Exact copies of all the records are the expected output.

BEGIN Excerpted data

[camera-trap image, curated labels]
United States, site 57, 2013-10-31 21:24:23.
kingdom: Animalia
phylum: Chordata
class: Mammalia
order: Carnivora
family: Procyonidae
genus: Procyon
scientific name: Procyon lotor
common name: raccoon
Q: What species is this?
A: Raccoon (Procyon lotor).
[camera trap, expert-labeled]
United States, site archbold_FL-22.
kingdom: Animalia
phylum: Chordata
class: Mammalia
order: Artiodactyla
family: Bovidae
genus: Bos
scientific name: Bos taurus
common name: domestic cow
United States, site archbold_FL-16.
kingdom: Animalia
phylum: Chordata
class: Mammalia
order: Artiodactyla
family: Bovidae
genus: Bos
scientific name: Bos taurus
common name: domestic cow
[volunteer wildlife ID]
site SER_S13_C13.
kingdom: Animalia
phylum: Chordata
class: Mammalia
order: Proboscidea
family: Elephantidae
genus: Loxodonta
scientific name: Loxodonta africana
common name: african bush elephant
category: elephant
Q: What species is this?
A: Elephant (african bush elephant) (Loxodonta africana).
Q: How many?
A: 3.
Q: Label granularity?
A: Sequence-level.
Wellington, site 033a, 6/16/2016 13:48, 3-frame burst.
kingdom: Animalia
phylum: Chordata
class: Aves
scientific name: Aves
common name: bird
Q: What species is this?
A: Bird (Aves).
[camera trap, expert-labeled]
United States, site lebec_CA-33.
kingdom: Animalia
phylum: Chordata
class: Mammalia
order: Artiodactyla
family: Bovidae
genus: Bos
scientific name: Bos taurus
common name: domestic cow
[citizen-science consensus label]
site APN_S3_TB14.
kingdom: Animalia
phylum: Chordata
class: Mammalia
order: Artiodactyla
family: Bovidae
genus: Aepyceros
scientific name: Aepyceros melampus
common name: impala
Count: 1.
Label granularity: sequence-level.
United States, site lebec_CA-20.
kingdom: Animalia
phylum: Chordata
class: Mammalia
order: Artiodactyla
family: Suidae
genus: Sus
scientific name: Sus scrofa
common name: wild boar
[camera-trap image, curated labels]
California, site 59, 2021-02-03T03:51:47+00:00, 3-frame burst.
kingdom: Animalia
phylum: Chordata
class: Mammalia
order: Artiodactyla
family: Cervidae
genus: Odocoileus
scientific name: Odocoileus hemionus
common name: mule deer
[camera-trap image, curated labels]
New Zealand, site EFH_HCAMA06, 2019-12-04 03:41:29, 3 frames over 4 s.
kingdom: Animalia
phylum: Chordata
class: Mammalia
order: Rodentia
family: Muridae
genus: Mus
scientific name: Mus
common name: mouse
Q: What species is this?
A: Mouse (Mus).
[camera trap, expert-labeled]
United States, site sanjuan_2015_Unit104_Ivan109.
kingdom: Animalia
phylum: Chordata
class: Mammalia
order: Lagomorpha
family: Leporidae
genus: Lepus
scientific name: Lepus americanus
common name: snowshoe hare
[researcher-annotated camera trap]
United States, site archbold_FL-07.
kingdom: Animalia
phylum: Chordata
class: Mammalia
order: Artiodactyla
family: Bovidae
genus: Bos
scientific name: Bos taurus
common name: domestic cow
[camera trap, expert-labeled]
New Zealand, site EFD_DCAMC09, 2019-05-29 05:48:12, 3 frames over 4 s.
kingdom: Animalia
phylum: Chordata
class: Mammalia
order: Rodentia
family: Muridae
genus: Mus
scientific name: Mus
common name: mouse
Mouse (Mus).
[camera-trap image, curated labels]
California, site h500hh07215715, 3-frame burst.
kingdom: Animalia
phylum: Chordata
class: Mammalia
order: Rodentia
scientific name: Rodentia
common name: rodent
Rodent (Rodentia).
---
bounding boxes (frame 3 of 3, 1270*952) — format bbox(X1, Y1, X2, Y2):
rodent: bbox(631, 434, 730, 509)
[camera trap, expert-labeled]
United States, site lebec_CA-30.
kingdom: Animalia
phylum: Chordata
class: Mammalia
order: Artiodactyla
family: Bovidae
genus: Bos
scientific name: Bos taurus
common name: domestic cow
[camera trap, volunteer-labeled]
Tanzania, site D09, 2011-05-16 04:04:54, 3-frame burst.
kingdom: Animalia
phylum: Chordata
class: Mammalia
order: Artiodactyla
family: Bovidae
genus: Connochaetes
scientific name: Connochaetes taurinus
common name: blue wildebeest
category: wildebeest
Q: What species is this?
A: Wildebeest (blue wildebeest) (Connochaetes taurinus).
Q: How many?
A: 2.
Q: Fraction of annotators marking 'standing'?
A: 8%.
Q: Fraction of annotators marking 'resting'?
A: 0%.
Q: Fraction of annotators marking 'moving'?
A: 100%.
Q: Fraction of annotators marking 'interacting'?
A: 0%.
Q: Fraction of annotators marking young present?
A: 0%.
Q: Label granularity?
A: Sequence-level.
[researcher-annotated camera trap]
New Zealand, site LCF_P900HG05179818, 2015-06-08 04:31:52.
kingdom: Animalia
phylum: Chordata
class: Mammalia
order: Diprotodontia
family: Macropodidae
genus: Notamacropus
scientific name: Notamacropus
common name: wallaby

END Excerpted data

Your solution »
[camera-trap image, curated labels]
United States, site 57, 2013-10-31 21:24:23.
kingdom: Animalia
phylum: Chordata
class: Mammalia
order: Carnivora
family: Procyonidae
genus: Procyon
scientific name: Procyon lotor
common name: raccoon
Q: What species is this?
A: Raccoon (Procyon lotor).
[camera trap, expert-labeled]
United States, site archbold_FL-22.
kingdom: Animalia
phylum: Chordata
class: Mammalia
order: Artiodactyla
family: Bovidae
genus: Bos
scientific name: Bos taurus
common name: domestic cow
United States, site archbold_FL-16.
kingdom: Animalia
phylum: Chordata
class: Mammalia
order: Artiodactyla
family: Bovidae
genus: Bos
scientific name: Bos taurus
common name: domestic cow
[volunteer wildlife ID]
site SER_S13_C13.
kingdom: Animalia
phylum: Chordata
class: Mammalia
order: Proboscidea
family: Elephantidae
genus: Loxodonta
scientific name: Loxodonta africana
common name: african bush elephant
category: elephant
Q: What species is this?
A: Elephant (african bush elephant) (Loxodonta africana).
Q: How many?
A: 3.
Q: Label granularity?
A: Sequence-level.
Wellington, site 033a, 6/16/2016 13:48, 3-frame burst.
kingdom: Animalia
phylum: Chordata
class: Aves
scientific name: Aves
common name: bird
Q: What species is this?
A: Bird (Aves).
[camera trap, expert-labeled]
United States, site lebec_CA-33.
kingdom: Animalia
phylum: Chordata
class: Mammalia
order: Artiodactyla
family: Bovidae
genus: Bos
scientific name: Bos taurus
common name: domestic cow
[citizen-science consensus label]
site APN_S3_TB14.
kingdom: Animalia
phylum: Chordata
class: Mammalia
order: Artiodactyla
family: Bovidae
genus: Aepyceros
scientific name: Aepyceros melampus
common name: impala
Count: 1.
Label granularity: sequence-level.
United States, site lebec_CA-20.
kingdom: Animalia
phylum: Chordata
class: Mammalia
order: Artiodactyla
family: Suidae
genus: Sus
scientific name: Sus scrofa
common name: wild boar
[camera-trap image, curated labels]
California, site 59, 2021-02-03T03:51:47+00:00, 3-frame burst.
kingdom: Animalia
phylum: Chordata
class: Mammalia
order: Artiodactyla
family: Cervidae
genus: Odocoileus
scientific name: Odocoileus hemionus
common name: mule deer
[camera-trap image, curated labels]
New Zealand, site EFH_HCAMA06, 2019-12-04 03:41:29, 3 frames over 4 s.
kingdom: Animalia
phylum: Chordata
class: Mammalia
order: Rodentia
family: Muridae
genus: Mus
scientific name: Mus
common name: mouse
Q: What species is this?
A: Mouse (Mus).
[camera trap, expert-labeled]
United States, site sanjuan_2015_Unit104_Ivan109.
kingdom: Animalia
phylum: Chordata
class: Mammalia
order: Lagomorpha
family: Leporidae
genus: Lepus
scientific name: Lepus americanus
common name: snowshoe hare
[researcher-annotated camera trap]
United States, site archbold_FL-07.
kingdom: Animalia
phylum: Chordata
class: Mammalia
order: Artiodactyla
family: Bovidae
genus: Bos
scientific name: Bos taurus
common name: domestic cow
[camera trap, expert-labeled]
New Zealand, site EFD_DCAMC09, 2019-05-29 05:48:12, 3 frames over 4 s.
kingdom: Animalia
phylum: Chordata
class: Mammalia
order: Rodentia
family: Muridae
genus: Mus
scientific name: Mus
common name: mouse
Mouse (Mus).
[camera-trap image, curated labels]
California, site h500hh07215715, 3-frame burst.
kingdom: Animalia
phylum: Chordata
class: Mammalia
order: Rodentia
scientific name: Rodentia
common name: rodent
Rodent (Rodentia).
---
bounding boxes (frame 3 of 3, 1270*952) — format bbox(X1, Y1, X2, Y2):
rodent: bbox(631, 434, 730, 509)
[camera trap, expert-labeled]
United States, site lebec_CA-30.
kingdom: Animalia
phylum: Chordata
class: Mammalia
order: Artiodactyla
family: Bovidae
genus: Bos
scientific name: Bos taurus
common name: domestic cow
[camera trap, volunteer-labeled]
Tanzania, site D09, 2011-05-16 04:04:54, 3-frame burst.
kingdom: Animalia
phylum: Chordata
class: Mammalia
order: Artiodactyla
family: Bovidae
genus: Connochaetes
scientific name: Connochaetes taurinus
common name: blue wildebeest
category: wildebeest
Q: What species is this?
A: Wildebeest (blue wildebeest) (Connochaetes taurinus).
Q: How many?
A: 2.
Q: Fraction of annotators marking 'standing'?
A: 8%.
Q: Fraction of annotators marking 'resting'?
A: 0%.
Q: Fraction of annotators marking 'moving'?
A: 100%.
Q: Fraction of annotators marking 'interacting'?
A: 0%.
Q: Fraction of annotators marking young present?
A: 0%.
Q: Label granularity?
A: Sequence-level.
[researcher-annotated camera trap]
New Zealand, site LCF_P900HG05179818, 2015-06-08 04:31:52.
kingdom: Animalia
phylum: Chordata
class: Mammalia
order: Diprotodontia
family: Macropodidae
genus: Notamacropus
scientific name: Notamacropus
common name: wallaby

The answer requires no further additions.